**GOAL OF THE EXERCISE:**
The records that follow should be retyped word for word.
### SOURCE MATERIAL
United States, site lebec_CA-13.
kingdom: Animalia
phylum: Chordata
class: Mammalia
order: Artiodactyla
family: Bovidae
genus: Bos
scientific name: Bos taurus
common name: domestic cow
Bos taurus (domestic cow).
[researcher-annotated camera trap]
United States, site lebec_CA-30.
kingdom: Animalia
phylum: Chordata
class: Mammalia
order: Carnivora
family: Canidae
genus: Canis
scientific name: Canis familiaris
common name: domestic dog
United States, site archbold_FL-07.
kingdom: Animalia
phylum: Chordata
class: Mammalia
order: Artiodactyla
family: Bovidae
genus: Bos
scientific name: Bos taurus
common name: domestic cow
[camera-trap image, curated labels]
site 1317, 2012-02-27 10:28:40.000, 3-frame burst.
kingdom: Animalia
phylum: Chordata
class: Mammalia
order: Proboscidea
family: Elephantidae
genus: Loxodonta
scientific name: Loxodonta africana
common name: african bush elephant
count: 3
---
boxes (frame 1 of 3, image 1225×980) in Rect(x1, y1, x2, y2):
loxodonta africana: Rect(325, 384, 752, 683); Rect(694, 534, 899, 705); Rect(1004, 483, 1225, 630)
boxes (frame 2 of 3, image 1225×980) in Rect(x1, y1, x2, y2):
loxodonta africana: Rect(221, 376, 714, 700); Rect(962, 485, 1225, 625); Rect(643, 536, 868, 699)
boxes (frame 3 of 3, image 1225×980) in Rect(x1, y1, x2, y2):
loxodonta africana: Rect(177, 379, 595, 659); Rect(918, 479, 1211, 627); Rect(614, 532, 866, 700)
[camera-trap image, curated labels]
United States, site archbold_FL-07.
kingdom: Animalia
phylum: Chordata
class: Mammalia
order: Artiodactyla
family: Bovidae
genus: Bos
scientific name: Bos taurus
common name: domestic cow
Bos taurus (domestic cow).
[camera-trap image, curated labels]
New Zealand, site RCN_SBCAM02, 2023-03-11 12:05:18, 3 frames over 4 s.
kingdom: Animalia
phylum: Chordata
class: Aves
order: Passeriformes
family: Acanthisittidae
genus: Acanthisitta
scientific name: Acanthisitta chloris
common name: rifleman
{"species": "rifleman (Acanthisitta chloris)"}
######
**TASK ANSWER:**
United States, site lebec_CA-13.
kingdom: Animalia
phylum: Chordata
class: Mammalia
order: Artiodactyla
family: Bovidae
genus: Bos
scientific name: Bos taurus
common name: domestic cow
Bos taurus (domestic cow).
[researcher-annotated camera trap]
United States, site lebec_CA-30.
kingdom: Animalia
phylum: Chordata
class: Mammalia
order: Carnivora
family: Canidae
genus: Canis
scientific name: Canis familiaris
common name: domestic dog
United States, site archbold_FL-07.
kingdom: Animalia
phylum: Chordata
class: Mammalia
order: Artiodactyla
family: Bovidae
genus: Bos
scientific name: Bos taurus
common name: domestic cow
[camera-trap image, curated labels]
site 1317, 2012-02-27 10:28:40.000, 3-frame burst.
kingdom: Animalia
phylum: Chordata
class: Mammalia
order: Proboscidea
family: Elephantidae
genus: Loxodonta
scientific name: Loxodonta africana
common name: african bush elephant
count: 3
---
boxes (frame 1 of 3, image 1225×980) in Rect(x1, y1, x2, y2):
loxodonta africana: Rect(325, 384, 752, 683); Rect(694, 534, 899, 705); Rect(1004, 483, 1225, 630)
boxes (frame 2 of 3, image 1225×980) in Rect(x1, y1, x2, y2):
loxodonta africana: Rect(221, 376, 714, 700); Rect(962, 485, 1225, 625); Rect(643, 536, 868, 699)
boxes (frame 3 of 3, image 1225×980) in Rect(x1, y1, x2, y2):
loxodonta africana: Rect(177, 379, 595, 659); Rect(918, 479, 1211, 627); Rect(614, 532, 866, 700)
[camera-trap image, curated labels]
United States, site archbold_FL-07.
kingdom: Animalia
phylum: Chordata
class: Mammalia
order: Artiodactyla
family: Bovidae
genus: Bos
scientific name: Bos taurus
common name: domestic cow
Bos taurus (domestic cow).
[camera-trap image, curated labels]
New Zealand, site RCN_SBCAM02, 2023-03-11 12:05:18, 3 frames over 4 s.
kingdom: Animalia
phylum: Chordata
class: Aves
order: Passeriformes
family: Acanthisittidae
genus: Acanthisitta
scientific name: Acanthisitta chloris
common name: rifleman
{"species": "rifleman (Acanthisitta chloris)"}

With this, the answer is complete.